INPUT ROWS:
** begin **

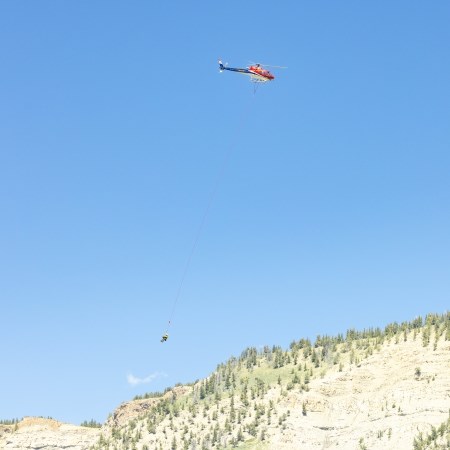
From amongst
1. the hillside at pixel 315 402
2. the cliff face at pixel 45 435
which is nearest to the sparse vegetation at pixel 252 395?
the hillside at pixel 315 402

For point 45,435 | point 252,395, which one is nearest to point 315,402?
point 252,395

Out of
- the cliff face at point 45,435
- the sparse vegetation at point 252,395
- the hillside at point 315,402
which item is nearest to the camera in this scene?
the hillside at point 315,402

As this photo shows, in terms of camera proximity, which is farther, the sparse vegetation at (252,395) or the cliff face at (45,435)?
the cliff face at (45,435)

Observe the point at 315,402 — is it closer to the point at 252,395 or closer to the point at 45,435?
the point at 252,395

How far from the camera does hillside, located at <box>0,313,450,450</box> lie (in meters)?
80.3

** end **
** begin **

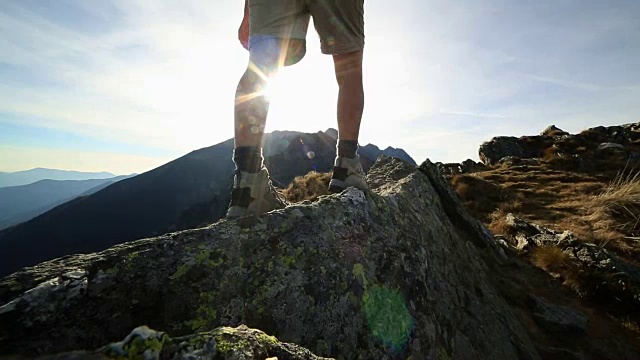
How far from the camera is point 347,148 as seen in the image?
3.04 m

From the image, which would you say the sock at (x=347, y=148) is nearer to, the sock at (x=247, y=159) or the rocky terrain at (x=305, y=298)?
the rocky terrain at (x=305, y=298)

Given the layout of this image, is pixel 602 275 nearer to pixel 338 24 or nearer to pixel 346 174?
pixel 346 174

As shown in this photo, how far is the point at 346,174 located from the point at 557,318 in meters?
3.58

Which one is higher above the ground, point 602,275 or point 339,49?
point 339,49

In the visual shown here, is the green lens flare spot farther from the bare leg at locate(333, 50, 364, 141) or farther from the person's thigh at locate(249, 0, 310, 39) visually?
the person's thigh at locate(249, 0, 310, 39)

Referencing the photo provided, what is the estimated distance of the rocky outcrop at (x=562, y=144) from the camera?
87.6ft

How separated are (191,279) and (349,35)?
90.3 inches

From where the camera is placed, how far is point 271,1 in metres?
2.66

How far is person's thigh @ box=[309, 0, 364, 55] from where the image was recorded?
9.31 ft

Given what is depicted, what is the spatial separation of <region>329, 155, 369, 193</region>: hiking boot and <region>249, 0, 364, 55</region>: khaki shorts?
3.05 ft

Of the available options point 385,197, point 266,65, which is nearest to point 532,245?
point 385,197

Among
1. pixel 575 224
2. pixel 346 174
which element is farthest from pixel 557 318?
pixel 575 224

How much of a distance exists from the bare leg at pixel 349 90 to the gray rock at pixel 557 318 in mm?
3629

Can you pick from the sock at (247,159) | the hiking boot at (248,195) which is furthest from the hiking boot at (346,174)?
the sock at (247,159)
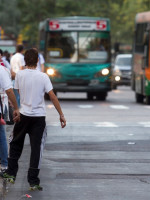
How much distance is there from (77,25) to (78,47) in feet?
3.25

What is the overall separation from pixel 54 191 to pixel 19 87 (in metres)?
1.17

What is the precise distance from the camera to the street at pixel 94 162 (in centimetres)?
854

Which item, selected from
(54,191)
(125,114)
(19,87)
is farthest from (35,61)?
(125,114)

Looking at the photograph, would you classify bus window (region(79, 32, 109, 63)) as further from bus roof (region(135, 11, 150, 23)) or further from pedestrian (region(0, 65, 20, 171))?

** end **
** begin **

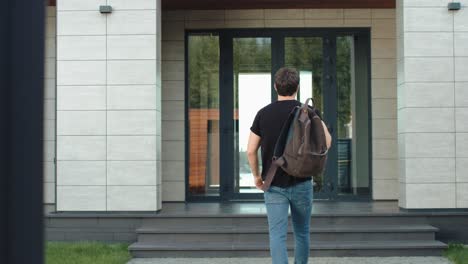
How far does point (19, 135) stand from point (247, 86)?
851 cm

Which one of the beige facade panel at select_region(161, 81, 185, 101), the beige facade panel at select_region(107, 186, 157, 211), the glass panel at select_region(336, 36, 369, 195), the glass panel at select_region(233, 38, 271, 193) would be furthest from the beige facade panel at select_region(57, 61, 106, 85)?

** end **

WRITTEN REQUEST: How many lines of the material above contain the string "shown"? Reply with the number only.

EXERCISE ANSWER: 2